There’s never been a better time to eat Las Vegas. As the Strip and the city around it have evolved, so has the Valley’s sprawling dining scene. From eat-your-way-through neighborhoods to groundbreaking restaurants, these 10 reasons are a right-now snapshot of why today truly is the Golden Age of Las Vegas dining.
9. You can have a once-in-a-lifetime meal anytime
It’s Wednesday night and you want to step into the mind of acclaimed Spanish chef José Andrés. Good thing there is é, the eight-seat restaurant-within-a-restaurant in a back corner of Jaleo at the Cosmopolitan.
“It’s like dining inside José’s brain,” says sous chef Cody Jeffs, referring to the eccentric décor and the menu—20 carefully orchestrated, perfectly choreographed mini-courses that pay homage to classic Spanish dishes and flavors with a decidedly modern twist.

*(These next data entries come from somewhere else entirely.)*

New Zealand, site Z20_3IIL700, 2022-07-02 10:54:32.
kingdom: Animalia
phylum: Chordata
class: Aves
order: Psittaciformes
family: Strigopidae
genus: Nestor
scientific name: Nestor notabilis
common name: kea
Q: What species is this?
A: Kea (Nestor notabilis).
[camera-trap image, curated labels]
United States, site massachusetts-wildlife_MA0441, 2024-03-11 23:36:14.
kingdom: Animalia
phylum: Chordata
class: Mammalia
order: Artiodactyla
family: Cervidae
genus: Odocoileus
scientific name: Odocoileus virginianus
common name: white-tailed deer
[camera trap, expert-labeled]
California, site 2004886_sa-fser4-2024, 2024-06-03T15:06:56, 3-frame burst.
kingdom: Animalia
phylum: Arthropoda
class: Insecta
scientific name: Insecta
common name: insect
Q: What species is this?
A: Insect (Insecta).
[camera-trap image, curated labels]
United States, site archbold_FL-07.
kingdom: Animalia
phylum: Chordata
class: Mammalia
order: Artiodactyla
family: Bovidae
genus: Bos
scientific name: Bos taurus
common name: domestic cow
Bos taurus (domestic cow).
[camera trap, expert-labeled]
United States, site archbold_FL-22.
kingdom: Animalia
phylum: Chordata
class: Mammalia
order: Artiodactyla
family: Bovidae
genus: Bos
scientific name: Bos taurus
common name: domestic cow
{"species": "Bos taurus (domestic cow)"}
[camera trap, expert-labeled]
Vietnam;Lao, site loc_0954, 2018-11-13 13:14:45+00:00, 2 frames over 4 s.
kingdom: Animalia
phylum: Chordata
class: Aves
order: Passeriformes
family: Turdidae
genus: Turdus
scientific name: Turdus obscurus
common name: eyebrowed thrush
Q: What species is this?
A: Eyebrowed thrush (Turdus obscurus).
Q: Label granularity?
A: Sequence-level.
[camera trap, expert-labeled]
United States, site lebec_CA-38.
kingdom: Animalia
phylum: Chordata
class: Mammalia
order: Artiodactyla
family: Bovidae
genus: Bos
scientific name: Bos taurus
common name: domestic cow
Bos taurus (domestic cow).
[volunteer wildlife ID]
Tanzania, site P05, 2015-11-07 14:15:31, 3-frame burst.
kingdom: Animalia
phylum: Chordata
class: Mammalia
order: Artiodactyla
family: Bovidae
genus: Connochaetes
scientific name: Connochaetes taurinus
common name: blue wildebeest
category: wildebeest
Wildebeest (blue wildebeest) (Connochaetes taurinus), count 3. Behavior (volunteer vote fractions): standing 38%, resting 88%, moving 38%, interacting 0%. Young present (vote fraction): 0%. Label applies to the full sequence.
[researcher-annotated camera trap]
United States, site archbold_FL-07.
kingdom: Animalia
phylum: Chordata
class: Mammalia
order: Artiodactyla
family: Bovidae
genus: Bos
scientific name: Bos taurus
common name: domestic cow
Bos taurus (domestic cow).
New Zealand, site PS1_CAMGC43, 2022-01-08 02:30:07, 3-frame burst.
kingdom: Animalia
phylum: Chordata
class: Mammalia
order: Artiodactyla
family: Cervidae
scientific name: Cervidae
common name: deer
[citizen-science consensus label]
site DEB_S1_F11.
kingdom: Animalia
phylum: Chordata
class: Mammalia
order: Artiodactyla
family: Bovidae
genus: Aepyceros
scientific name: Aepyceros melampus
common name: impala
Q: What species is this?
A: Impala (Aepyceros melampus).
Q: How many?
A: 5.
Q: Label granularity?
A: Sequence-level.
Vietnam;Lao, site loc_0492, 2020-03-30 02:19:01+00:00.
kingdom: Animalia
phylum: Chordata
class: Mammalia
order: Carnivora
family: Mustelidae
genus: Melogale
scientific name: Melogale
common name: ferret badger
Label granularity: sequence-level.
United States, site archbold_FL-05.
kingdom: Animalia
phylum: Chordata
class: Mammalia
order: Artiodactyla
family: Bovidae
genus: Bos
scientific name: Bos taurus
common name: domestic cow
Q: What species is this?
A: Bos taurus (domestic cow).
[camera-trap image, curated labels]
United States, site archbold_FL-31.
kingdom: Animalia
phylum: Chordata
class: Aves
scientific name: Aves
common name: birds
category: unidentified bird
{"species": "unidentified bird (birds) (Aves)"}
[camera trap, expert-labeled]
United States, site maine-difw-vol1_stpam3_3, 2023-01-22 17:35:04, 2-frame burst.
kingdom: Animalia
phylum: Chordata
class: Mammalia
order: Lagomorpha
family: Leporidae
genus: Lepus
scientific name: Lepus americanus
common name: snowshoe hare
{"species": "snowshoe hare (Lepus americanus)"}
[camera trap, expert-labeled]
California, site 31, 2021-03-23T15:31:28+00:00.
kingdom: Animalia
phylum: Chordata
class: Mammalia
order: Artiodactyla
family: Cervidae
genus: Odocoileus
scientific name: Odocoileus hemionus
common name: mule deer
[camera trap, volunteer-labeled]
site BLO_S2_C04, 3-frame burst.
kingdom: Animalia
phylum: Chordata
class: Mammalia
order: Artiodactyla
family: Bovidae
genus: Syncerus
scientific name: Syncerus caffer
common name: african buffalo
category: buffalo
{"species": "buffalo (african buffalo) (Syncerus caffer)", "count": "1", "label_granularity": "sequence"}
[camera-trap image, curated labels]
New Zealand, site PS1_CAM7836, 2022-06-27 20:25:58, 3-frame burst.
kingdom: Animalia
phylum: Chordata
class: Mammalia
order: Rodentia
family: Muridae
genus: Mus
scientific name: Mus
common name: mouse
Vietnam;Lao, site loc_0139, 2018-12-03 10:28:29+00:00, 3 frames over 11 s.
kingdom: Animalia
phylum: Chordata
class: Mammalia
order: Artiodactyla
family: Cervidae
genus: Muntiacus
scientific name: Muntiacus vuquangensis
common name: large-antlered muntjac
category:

It’s the kind of meal that often ends with new friends and occasionally with tears of appreciation, but perhaps the most remarkable thing about é is simply that it’s here. If you have the email address (reservations are not accepted over the phone) and the funds (dinner costs $195 without wine), you can have Andrés’ once-in-a-lifetime experience any time you like.
In fact, in Las Vegas, there are bucket list-caliber meals available every night of the week.
As the city’s dining scene has evolved, the Strip hasn’t just wooed the world’s culinary big guns, it’s dared them to create over-the-top experiences for a town that doesn’t do subtle. Hence, the Krug Chef’s Table at Guy Savoy, a six-seat private nook where diners have an intimate kitchen view as they sample Krug champagne and up to 13 courses—in the company of Olivier Krug and chef Guy Savoy. Fellow Frenchman Joël Robuchon’s eponymous MGM Grand restaurant—affectionately called “the Mansion”—serves a 16-course menu degustation, an epic fine-dining experience that lives up to the $435 price tag and will change the way you look at bread forever (and, for that matter, carts). Just down the street, Masayoshi Takayama’s Tetsu elevates teppanyaki cooking with ingredients like Australian filet mignon, foie gras and whole lobster with pineapple butter, while across CityCenter’s central plaza, Twist at Mandarin Oriental transports diners into the inventive orbit of Michelin-starred chef Pierre Gagnaire, known for melding flavors and textures in ways you never imagined were possible, let alone delicious.
Perhaps that’s ultimately the mark of the once-in-a-lifetime meal—that it alters your concept of an ingredient, a dish or dining in general. Whether you get that from an über-aged steak at Carnevino, Gagnaire’s horseradish and quince ice cream or the 17th bite at é, in Vegas, it’s all at your fingertips, all the time, ready to astound.